Keep in mind that they contain little to no intramuscular fat, marbling, and because of this it will get tough as the meat cooks, so a couple of extra steps are needed but so worth doing. One of those things is the introduction of a cooking liquid. You can use many different things for the cooking liquid. Apple juice, pineapple juice, ginger ale, seven up, chicken broth. Any of these will produce a satisfying result. I chose to use ginger ale because of the flavor and sweetness. The onions and bell pepper add flavor to the sauce which will be built as the chop cooks.

Now that we have looked at how to make this chop succulent on the grill what other concerns or details are important to keep in mind when grilling chops? Temperature is king. It is everything, and with chops it is critical. Chops, unlike steaks have to be cooked to 155°F (68°C) to be safe to eat, however, with the lack of marbling to get the chop to the target pull temperature of 150°F (66°C) usually results in a dry, tasteless piece of meat and less than favorable dining experience.

chops 2

When doing chops, make sure you take temperature readings often during the cooking process and once you reach a temperature of 105°F (41°C), place the chops into the pan and add the cooking liquid, cover with foil, and then let it cook until it reaches a minimum of 150°F (66°C) and then remove from the grill and leave it covered and let it rest for at least 5 minutes. The carryover cooking will get it to the target temperature of 155°F (68°C) in a matter of minutes and you will have one of the most delicious chops you have ever had the pleasure to eat.

I used ginger ale on purpose, but you can also use ginger beer, regular beer, dark beer, white wine, chicken broth, pineapple juice, apple juice, or other neutral liquid to braises the chop with. The importance of the braising liquid is that it tenderizes the meat as it cooks, which is our goal. We want great tasting cuts of meat, which are tender, moist, and flavorful. Brazing liquid does this for us quite well.

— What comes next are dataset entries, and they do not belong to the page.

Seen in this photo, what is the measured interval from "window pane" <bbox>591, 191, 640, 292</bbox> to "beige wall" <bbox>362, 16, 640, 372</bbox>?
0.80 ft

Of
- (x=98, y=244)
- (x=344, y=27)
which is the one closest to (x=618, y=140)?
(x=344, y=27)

Sides are whatever you choose to serve, for my plate, I chose scalloped potatoes and baked beans. Both are easy sides to prepare, with little advance preparation required. Sides add a complimentary or contrasting component to the dish, and are as varied as your imagination.

In Summary:

Chops can be an amazing meat on the grill when handled with a little thought. Monitor the cooking time and temperature, use a braising liquid and aromatic vegetables to create the sauce and enjoy the flavor of your dish. Keep your ChefsTemp Finaltouch X10 ready and take temperatures often during the process.